#### [STATED TASK A]
Filter the listing below and copy out each line that contains the string "JSON", treating uppercase and lowercase as distinct.
## start DOCUMENT PASSAGE
North Dakota law lists fake critical minerals based on coal lawyers' names

Incident and immediate reactions

  • Law accidentally included fake “minerals” seemingly named after coal-company lawyers; a previous fake “docterium” was caught and removed in draft.
  • Some commenters argue removing the earlier fake without fully auditing the list shows a “patch, don’t fix root cause” mentality.
  • Others note it’s still unclear who actually inserted the fake names; several people stress that discovering provenance should have been a priority, not quietly editing it out.

Legislative process and lobbyist influence

  • Many see this as emblematic of industry-written legislation: lawyers and coal representatives heavily involved in drafting and “marking up” the bill while legislators largely rubber-stamp.
  • Commenters claim this is standard at state and federal levels: lobbyists or nonprofits draft bills; lawmakers or staff introduce them with minimal changes.
  • Several recount similar examples (e.g., corporate logos on draft bills, advocacy groups sponsoring complex tech/AI bills).

Do lawmakers read or understand bills?

  • Widespread skepticism that legislators read long, technical legislation, especially omnibus or last-minute bills.
  • Some argue individual lawmakers are structurally incentivized to follow party leadership even when they lack time to fully read or understand contents.
## end DOCUMENT PASSAGE
#### [STATED TASK B]
In the summary about North Dakota's critical minerals law, what was the earlier fake mineral that was caught and removed in draft?
## start SOURCE MATERIAL
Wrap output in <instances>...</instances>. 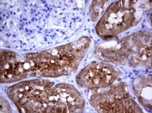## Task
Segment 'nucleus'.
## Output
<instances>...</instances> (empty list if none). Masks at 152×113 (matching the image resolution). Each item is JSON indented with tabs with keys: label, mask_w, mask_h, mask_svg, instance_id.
I'll list each match as a JSON object with an SVG mask.
<instances>
[{
	"label": "nucleus",
	"mask_w": 152,
	"mask_h": 113,
	"mask_svg": "<svg viewBox=\"0 0 152 113\" xmlns=\"http://www.w3.org/2000/svg\"><path fill=\"white\" fill-rule=\"evenodd\" d=\"M91 44L87 37L45 51L19 55L1 50V83L29 77H59L74 73Z\"/></svg>",
	"instance_id": "1"
},
{
	"label": "nucleus",
	"mask_w": 152,
	"mask_h": 113,
	"mask_svg": "<svg viewBox=\"0 0 152 113\" xmlns=\"http://www.w3.org/2000/svg\"><path fill=\"white\" fill-rule=\"evenodd\" d=\"M7 94L21 112H79L85 106V99L74 86L42 79L18 83Z\"/></svg>",
	"instance_id": "2"
},
{
	"label": "nucleus",
	"mask_w": 152,
	"mask_h": 113,
	"mask_svg": "<svg viewBox=\"0 0 152 113\" xmlns=\"http://www.w3.org/2000/svg\"><path fill=\"white\" fill-rule=\"evenodd\" d=\"M151 40L150 34L134 33L113 44L98 46L95 55L100 59L119 64H124L132 55L130 63L133 66L151 67Z\"/></svg>",
	"instance_id": "3"
},
{
	"label": "nucleus",
	"mask_w": 152,
	"mask_h": 113,
	"mask_svg": "<svg viewBox=\"0 0 152 113\" xmlns=\"http://www.w3.org/2000/svg\"><path fill=\"white\" fill-rule=\"evenodd\" d=\"M142 1H120L111 4L96 26L98 35L110 38L137 24L147 6Z\"/></svg>",
	"instance_id": "4"
},
{
	"label": "nucleus",
	"mask_w": 152,
	"mask_h": 113,
	"mask_svg": "<svg viewBox=\"0 0 152 113\" xmlns=\"http://www.w3.org/2000/svg\"><path fill=\"white\" fill-rule=\"evenodd\" d=\"M91 105L100 112H142L141 108L130 96L125 83L111 84L92 90Z\"/></svg>",
	"instance_id": "5"
},
{
	"label": "nucleus",
	"mask_w": 152,
	"mask_h": 113,
	"mask_svg": "<svg viewBox=\"0 0 152 113\" xmlns=\"http://www.w3.org/2000/svg\"><path fill=\"white\" fill-rule=\"evenodd\" d=\"M120 70L104 62H94L83 69L76 77L79 86L90 91L111 85L120 75Z\"/></svg>",
	"instance_id": "6"
},
{
	"label": "nucleus",
	"mask_w": 152,
	"mask_h": 113,
	"mask_svg": "<svg viewBox=\"0 0 152 113\" xmlns=\"http://www.w3.org/2000/svg\"><path fill=\"white\" fill-rule=\"evenodd\" d=\"M133 89L141 104L151 109V77L150 75L137 78L134 83Z\"/></svg>",
	"instance_id": "7"
},
{
	"label": "nucleus",
	"mask_w": 152,
	"mask_h": 113,
	"mask_svg": "<svg viewBox=\"0 0 152 113\" xmlns=\"http://www.w3.org/2000/svg\"><path fill=\"white\" fill-rule=\"evenodd\" d=\"M103 4L104 3H96L94 4H93V11H91V14L92 13L94 14V16L93 17H95L96 18H97V17L100 14V11L103 9V7H104Z\"/></svg>",
	"instance_id": "8"
}]
</instances>
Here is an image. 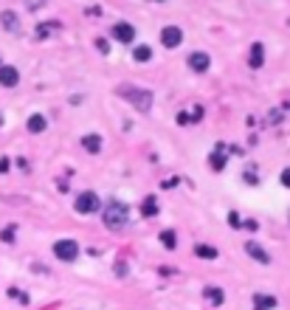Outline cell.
<instances>
[{
	"instance_id": "cell-1",
	"label": "cell",
	"mask_w": 290,
	"mask_h": 310,
	"mask_svg": "<svg viewBox=\"0 0 290 310\" xmlns=\"http://www.w3.org/2000/svg\"><path fill=\"white\" fill-rule=\"evenodd\" d=\"M102 220H104V226H107L110 231H121L130 223V206L113 198V201H107V206H104Z\"/></svg>"
},
{
	"instance_id": "cell-2",
	"label": "cell",
	"mask_w": 290,
	"mask_h": 310,
	"mask_svg": "<svg viewBox=\"0 0 290 310\" xmlns=\"http://www.w3.org/2000/svg\"><path fill=\"white\" fill-rule=\"evenodd\" d=\"M119 96H124V102H130L135 110L141 113H150L152 110V91H144V88H135V85H121L119 88Z\"/></svg>"
},
{
	"instance_id": "cell-3",
	"label": "cell",
	"mask_w": 290,
	"mask_h": 310,
	"mask_svg": "<svg viewBox=\"0 0 290 310\" xmlns=\"http://www.w3.org/2000/svg\"><path fill=\"white\" fill-rule=\"evenodd\" d=\"M99 195L96 192H82V195L76 198V203H73V209H76L79 214H93V212H99Z\"/></svg>"
},
{
	"instance_id": "cell-4",
	"label": "cell",
	"mask_w": 290,
	"mask_h": 310,
	"mask_svg": "<svg viewBox=\"0 0 290 310\" xmlns=\"http://www.w3.org/2000/svg\"><path fill=\"white\" fill-rule=\"evenodd\" d=\"M54 254L60 257L62 262H73L79 257V245L73 240H56L54 243Z\"/></svg>"
},
{
	"instance_id": "cell-5",
	"label": "cell",
	"mask_w": 290,
	"mask_h": 310,
	"mask_svg": "<svg viewBox=\"0 0 290 310\" xmlns=\"http://www.w3.org/2000/svg\"><path fill=\"white\" fill-rule=\"evenodd\" d=\"M161 43L166 45V48H178V45L183 43V31L178 29V25H166V29L161 31Z\"/></svg>"
},
{
	"instance_id": "cell-6",
	"label": "cell",
	"mask_w": 290,
	"mask_h": 310,
	"mask_svg": "<svg viewBox=\"0 0 290 310\" xmlns=\"http://www.w3.org/2000/svg\"><path fill=\"white\" fill-rule=\"evenodd\" d=\"M209 65H212V57L206 54V51H194V54H189V68H192L194 73H206Z\"/></svg>"
},
{
	"instance_id": "cell-7",
	"label": "cell",
	"mask_w": 290,
	"mask_h": 310,
	"mask_svg": "<svg viewBox=\"0 0 290 310\" xmlns=\"http://www.w3.org/2000/svg\"><path fill=\"white\" fill-rule=\"evenodd\" d=\"M223 150H225V144L220 141V144L214 147V152L209 155V166H212L214 172H223V170H225V164H228V158H225V152H223Z\"/></svg>"
},
{
	"instance_id": "cell-8",
	"label": "cell",
	"mask_w": 290,
	"mask_h": 310,
	"mask_svg": "<svg viewBox=\"0 0 290 310\" xmlns=\"http://www.w3.org/2000/svg\"><path fill=\"white\" fill-rule=\"evenodd\" d=\"M113 37H115V40H119V43H133V40H135V29H133V25H130V23H115L113 25Z\"/></svg>"
},
{
	"instance_id": "cell-9",
	"label": "cell",
	"mask_w": 290,
	"mask_h": 310,
	"mask_svg": "<svg viewBox=\"0 0 290 310\" xmlns=\"http://www.w3.org/2000/svg\"><path fill=\"white\" fill-rule=\"evenodd\" d=\"M245 254L251 257V260L262 262V265H268V262H271V257H268V251L262 248L259 243H254V240H251V243H245Z\"/></svg>"
},
{
	"instance_id": "cell-10",
	"label": "cell",
	"mask_w": 290,
	"mask_h": 310,
	"mask_svg": "<svg viewBox=\"0 0 290 310\" xmlns=\"http://www.w3.org/2000/svg\"><path fill=\"white\" fill-rule=\"evenodd\" d=\"M17 82H20L17 68H12V65H0V85H3V88H14Z\"/></svg>"
},
{
	"instance_id": "cell-11",
	"label": "cell",
	"mask_w": 290,
	"mask_h": 310,
	"mask_svg": "<svg viewBox=\"0 0 290 310\" xmlns=\"http://www.w3.org/2000/svg\"><path fill=\"white\" fill-rule=\"evenodd\" d=\"M248 65L254 68V71L265 65V45H262V43H254V45H251V54H248Z\"/></svg>"
},
{
	"instance_id": "cell-12",
	"label": "cell",
	"mask_w": 290,
	"mask_h": 310,
	"mask_svg": "<svg viewBox=\"0 0 290 310\" xmlns=\"http://www.w3.org/2000/svg\"><path fill=\"white\" fill-rule=\"evenodd\" d=\"M54 31H62V23H60V20H48V23H40V25L34 29V37H37V40H45V37H51Z\"/></svg>"
},
{
	"instance_id": "cell-13",
	"label": "cell",
	"mask_w": 290,
	"mask_h": 310,
	"mask_svg": "<svg viewBox=\"0 0 290 310\" xmlns=\"http://www.w3.org/2000/svg\"><path fill=\"white\" fill-rule=\"evenodd\" d=\"M203 299L212 304V307H220V304L225 302V291H223V288H214L212 285V288H206V291H203Z\"/></svg>"
},
{
	"instance_id": "cell-14",
	"label": "cell",
	"mask_w": 290,
	"mask_h": 310,
	"mask_svg": "<svg viewBox=\"0 0 290 310\" xmlns=\"http://www.w3.org/2000/svg\"><path fill=\"white\" fill-rule=\"evenodd\" d=\"M0 25H3L9 34H17V31H20V20H17V14H14V12H3V14H0Z\"/></svg>"
},
{
	"instance_id": "cell-15",
	"label": "cell",
	"mask_w": 290,
	"mask_h": 310,
	"mask_svg": "<svg viewBox=\"0 0 290 310\" xmlns=\"http://www.w3.org/2000/svg\"><path fill=\"white\" fill-rule=\"evenodd\" d=\"M276 307V296L271 293H256L254 296V310H273Z\"/></svg>"
},
{
	"instance_id": "cell-16",
	"label": "cell",
	"mask_w": 290,
	"mask_h": 310,
	"mask_svg": "<svg viewBox=\"0 0 290 310\" xmlns=\"http://www.w3.org/2000/svg\"><path fill=\"white\" fill-rule=\"evenodd\" d=\"M194 254H197L200 260H217L220 251L214 248V245H203V243H197V245H194Z\"/></svg>"
},
{
	"instance_id": "cell-17",
	"label": "cell",
	"mask_w": 290,
	"mask_h": 310,
	"mask_svg": "<svg viewBox=\"0 0 290 310\" xmlns=\"http://www.w3.org/2000/svg\"><path fill=\"white\" fill-rule=\"evenodd\" d=\"M82 147H85L88 152H93V155H96V152L102 150V135H96V133L85 135V138H82Z\"/></svg>"
},
{
	"instance_id": "cell-18",
	"label": "cell",
	"mask_w": 290,
	"mask_h": 310,
	"mask_svg": "<svg viewBox=\"0 0 290 310\" xmlns=\"http://www.w3.org/2000/svg\"><path fill=\"white\" fill-rule=\"evenodd\" d=\"M25 127H28V133H43V130L48 127V122H45V116L34 113V116L28 119V124H25Z\"/></svg>"
},
{
	"instance_id": "cell-19",
	"label": "cell",
	"mask_w": 290,
	"mask_h": 310,
	"mask_svg": "<svg viewBox=\"0 0 290 310\" xmlns=\"http://www.w3.org/2000/svg\"><path fill=\"white\" fill-rule=\"evenodd\" d=\"M161 245L163 248H169V251H175L178 248V234L172 229H163L161 231Z\"/></svg>"
},
{
	"instance_id": "cell-20",
	"label": "cell",
	"mask_w": 290,
	"mask_h": 310,
	"mask_svg": "<svg viewBox=\"0 0 290 310\" xmlns=\"http://www.w3.org/2000/svg\"><path fill=\"white\" fill-rule=\"evenodd\" d=\"M158 209H161V206H158V201H155L152 195L144 198V203H141V214H144V217H155Z\"/></svg>"
},
{
	"instance_id": "cell-21",
	"label": "cell",
	"mask_w": 290,
	"mask_h": 310,
	"mask_svg": "<svg viewBox=\"0 0 290 310\" xmlns=\"http://www.w3.org/2000/svg\"><path fill=\"white\" fill-rule=\"evenodd\" d=\"M133 60H135V62H150V60H152V48H150V45H135Z\"/></svg>"
},
{
	"instance_id": "cell-22",
	"label": "cell",
	"mask_w": 290,
	"mask_h": 310,
	"mask_svg": "<svg viewBox=\"0 0 290 310\" xmlns=\"http://www.w3.org/2000/svg\"><path fill=\"white\" fill-rule=\"evenodd\" d=\"M9 296H12V299H20V304H28V293L17 291V288H9Z\"/></svg>"
},
{
	"instance_id": "cell-23",
	"label": "cell",
	"mask_w": 290,
	"mask_h": 310,
	"mask_svg": "<svg viewBox=\"0 0 290 310\" xmlns=\"http://www.w3.org/2000/svg\"><path fill=\"white\" fill-rule=\"evenodd\" d=\"M178 124H181V127H189V124H194V122H192V113L181 110V113H178Z\"/></svg>"
},
{
	"instance_id": "cell-24",
	"label": "cell",
	"mask_w": 290,
	"mask_h": 310,
	"mask_svg": "<svg viewBox=\"0 0 290 310\" xmlns=\"http://www.w3.org/2000/svg\"><path fill=\"white\" fill-rule=\"evenodd\" d=\"M14 234H17V229H14V226H9V229H3L0 240H3V243H12V240H14Z\"/></svg>"
},
{
	"instance_id": "cell-25",
	"label": "cell",
	"mask_w": 290,
	"mask_h": 310,
	"mask_svg": "<svg viewBox=\"0 0 290 310\" xmlns=\"http://www.w3.org/2000/svg\"><path fill=\"white\" fill-rule=\"evenodd\" d=\"M23 3H25V9H28V12H37V9L45 6V0H23Z\"/></svg>"
},
{
	"instance_id": "cell-26",
	"label": "cell",
	"mask_w": 290,
	"mask_h": 310,
	"mask_svg": "<svg viewBox=\"0 0 290 310\" xmlns=\"http://www.w3.org/2000/svg\"><path fill=\"white\" fill-rule=\"evenodd\" d=\"M228 226H231V229H240V226H242V220H240V214H237V212H228Z\"/></svg>"
},
{
	"instance_id": "cell-27",
	"label": "cell",
	"mask_w": 290,
	"mask_h": 310,
	"mask_svg": "<svg viewBox=\"0 0 290 310\" xmlns=\"http://www.w3.org/2000/svg\"><path fill=\"white\" fill-rule=\"evenodd\" d=\"M282 122V110H271L268 113V124H279Z\"/></svg>"
},
{
	"instance_id": "cell-28",
	"label": "cell",
	"mask_w": 290,
	"mask_h": 310,
	"mask_svg": "<svg viewBox=\"0 0 290 310\" xmlns=\"http://www.w3.org/2000/svg\"><path fill=\"white\" fill-rule=\"evenodd\" d=\"M96 48L102 51V54H110V43L104 40V37H99V40H96Z\"/></svg>"
},
{
	"instance_id": "cell-29",
	"label": "cell",
	"mask_w": 290,
	"mask_h": 310,
	"mask_svg": "<svg viewBox=\"0 0 290 310\" xmlns=\"http://www.w3.org/2000/svg\"><path fill=\"white\" fill-rule=\"evenodd\" d=\"M279 181H282V186H287V189H290V166H287V170H282Z\"/></svg>"
},
{
	"instance_id": "cell-30",
	"label": "cell",
	"mask_w": 290,
	"mask_h": 310,
	"mask_svg": "<svg viewBox=\"0 0 290 310\" xmlns=\"http://www.w3.org/2000/svg\"><path fill=\"white\" fill-rule=\"evenodd\" d=\"M203 119V107L200 104H194V110H192V122H200Z\"/></svg>"
},
{
	"instance_id": "cell-31",
	"label": "cell",
	"mask_w": 290,
	"mask_h": 310,
	"mask_svg": "<svg viewBox=\"0 0 290 310\" xmlns=\"http://www.w3.org/2000/svg\"><path fill=\"white\" fill-rule=\"evenodd\" d=\"M245 181H248V183H256V172L248 170V172H245Z\"/></svg>"
},
{
	"instance_id": "cell-32",
	"label": "cell",
	"mask_w": 290,
	"mask_h": 310,
	"mask_svg": "<svg viewBox=\"0 0 290 310\" xmlns=\"http://www.w3.org/2000/svg\"><path fill=\"white\" fill-rule=\"evenodd\" d=\"M115 274L124 276V274H127V265H124V262H119V265H115Z\"/></svg>"
},
{
	"instance_id": "cell-33",
	"label": "cell",
	"mask_w": 290,
	"mask_h": 310,
	"mask_svg": "<svg viewBox=\"0 0 290 310\" xmlns=\"http://www.w3.org/2000/svg\"><path fill=\"white\" fill-rule=\"evenodd\" d=\"M9 164H12V161H9V158H0V175H3V172L9 170Z\"/></svg>"
},
{
	"instance_id": "cell-34",
	"label": "cell",
	"mask_w": 290,
	"mask_h": 310,
	"mask_svg": "<svg viewBox=\"0 0 290 310\" xmlns=\"http://www.w3.org/2000/svg\"><path fill=\"white\" fill-rule=\"evenodd\" d=\"M287 110H290V102H287Z\"/></svg>"
}]
</instances>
## end SOURCE MATERIAL
#### [RESPONSE A]
<instances>...</instances> (empty list if none). Masks at 152×113 (matching the image resolution). Each item is JSON indented with tabs with keys: label, mask_w, mask_h, mask_svg, instance_id.
I'll list each match as a JSON object with an SVG mask.

#### [RESPONSE B]
Docterium.